In certain instances, a member of a Delaware LLC may not find it desirable to continue doing business with the other members of the company. This can be the result of divergent views of how the business should be run, feuds between members, or simply because the member may believe that they can start up a competing business and make more money.
If a member of a Delaware LLC withdraws and forms a competing business, the issue becomes what liability would that member owe to the LLC or other members of the LLC. Would the withdrawing member owe fiduciary duties to the other members which would prevent he, she or it from withdrawing and competing?
A very significant decision on this issue was recently handed down by the Delaware Court of Chancery. In the case of Touch of Italy v. Salumeria and Pasticceria, LLC v. Bascio, C.A.No.8602-VCG (Del. Ch. Jan. 13, 2014), the Court addressed whether a member of a Delaware LLC who withdraws and forms a competing business would face liability to other members of the LLC. Based upon that company’s LLC agreement, the Court found that the withdrawing member could compete without penalty.

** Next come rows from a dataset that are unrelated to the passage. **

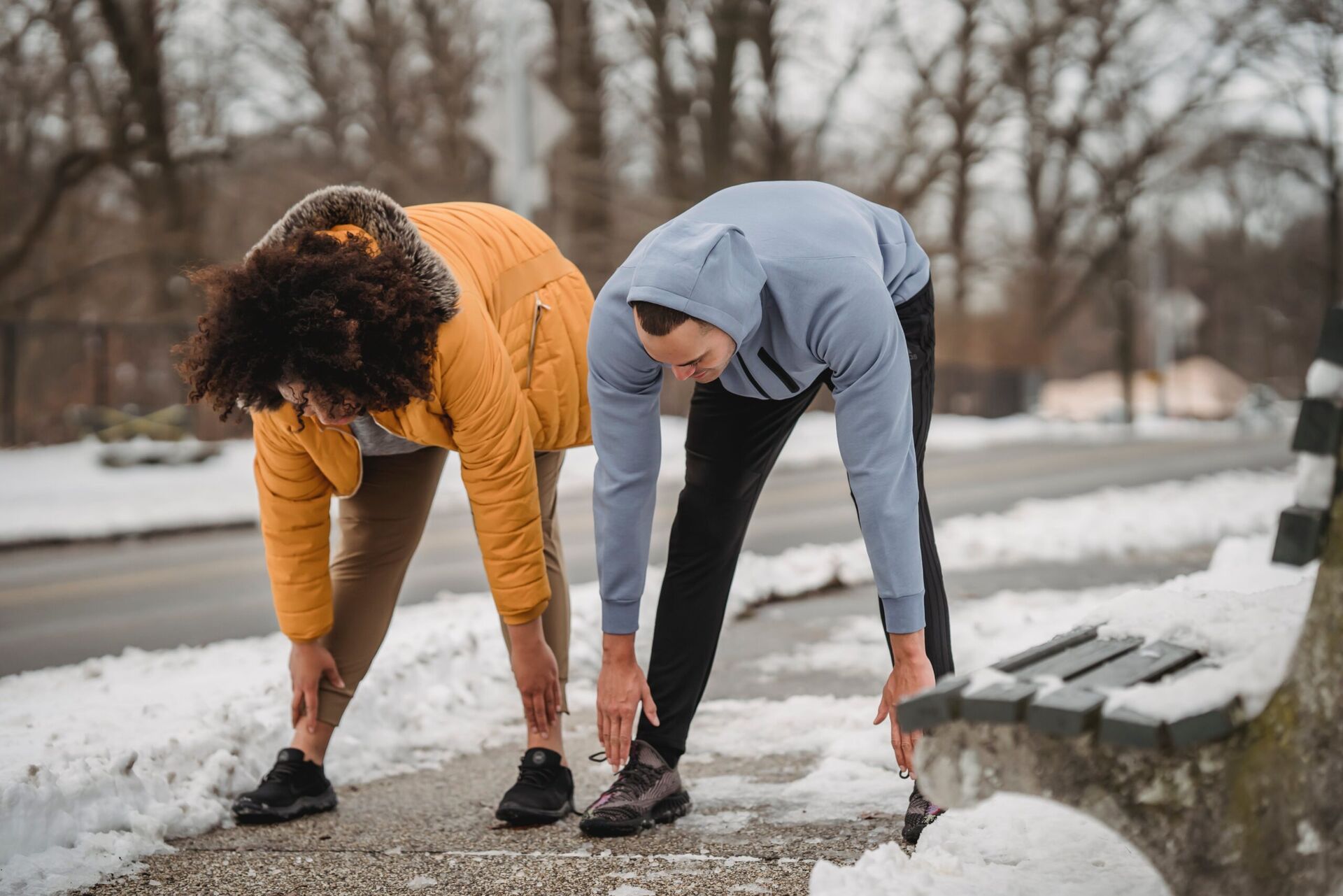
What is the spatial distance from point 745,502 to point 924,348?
0.58 meters

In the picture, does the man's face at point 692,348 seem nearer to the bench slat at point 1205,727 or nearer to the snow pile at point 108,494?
the bench slat at point 1205,727

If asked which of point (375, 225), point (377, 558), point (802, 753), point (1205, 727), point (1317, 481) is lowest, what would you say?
point (802, 753)

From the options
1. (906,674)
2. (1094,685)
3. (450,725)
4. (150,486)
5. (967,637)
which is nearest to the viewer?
(1094,685)

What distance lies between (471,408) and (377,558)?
0.77 meters

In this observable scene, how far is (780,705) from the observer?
4.38m

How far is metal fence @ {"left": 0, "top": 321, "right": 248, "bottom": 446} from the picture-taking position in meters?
17.7

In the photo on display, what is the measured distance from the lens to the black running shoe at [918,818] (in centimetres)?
284

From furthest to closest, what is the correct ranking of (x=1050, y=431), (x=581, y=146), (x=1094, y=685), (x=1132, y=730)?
(x=1050, y=431) → (x=581, y=146) → (x=1094, y=685) → (x=1132, y=730)

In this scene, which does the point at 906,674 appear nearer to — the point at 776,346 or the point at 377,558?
the point at 776,346

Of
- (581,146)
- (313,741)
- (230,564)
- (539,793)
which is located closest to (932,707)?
(539,793)

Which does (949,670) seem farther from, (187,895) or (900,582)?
(187,895)

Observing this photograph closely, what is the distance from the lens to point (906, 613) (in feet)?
8.68

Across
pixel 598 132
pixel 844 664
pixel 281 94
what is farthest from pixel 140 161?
pixel 844 664

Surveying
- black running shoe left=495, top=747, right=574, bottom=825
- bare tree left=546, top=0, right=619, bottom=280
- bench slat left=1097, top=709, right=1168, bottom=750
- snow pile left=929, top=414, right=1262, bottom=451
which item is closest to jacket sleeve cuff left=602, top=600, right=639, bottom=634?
black running shoe left=495, top=747, right=574, bottom=825
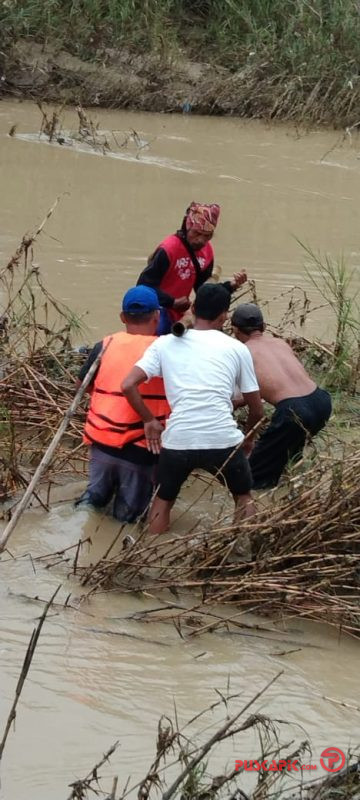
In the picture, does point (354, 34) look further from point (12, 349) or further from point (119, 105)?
point (12, 349)

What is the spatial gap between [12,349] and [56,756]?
3.05 metres

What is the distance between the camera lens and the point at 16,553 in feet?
15.2

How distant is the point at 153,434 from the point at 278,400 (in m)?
0.86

Of note, the operating agreement of the LLC did not contain a non-competition clause or otherwise prohibit a withdrawing member from competing with the company. Recognizing that LLCs are “creatures of contract”, the Court interpreted the LLC agreement as written. The Court found that “there are undoubtedly sound business reasons to include … covenants not to compete in or in connection with LLC agreements.” The parties could not replicate these provisions post hoc through alleging breaches of contract, or violations of the covenant of good faith and fair dealing.
Key Takeaway
Touch of Italy makes it clear that members of an LLC should take care to contain explicit non-compete clauses in the operating agreement as to withdrawing members; otherwise, nothing will preclude such a member from withdrawing and forming a competing business. Moreover, in the event that a member of a Delaware LLC wishes to withdraw and compete, this case shows the necessity to carefully examine the LLC’s operating agreement to determine whether forming a competing business would be in violation of such agreement, and hence subject the withdrawing member to potential liability.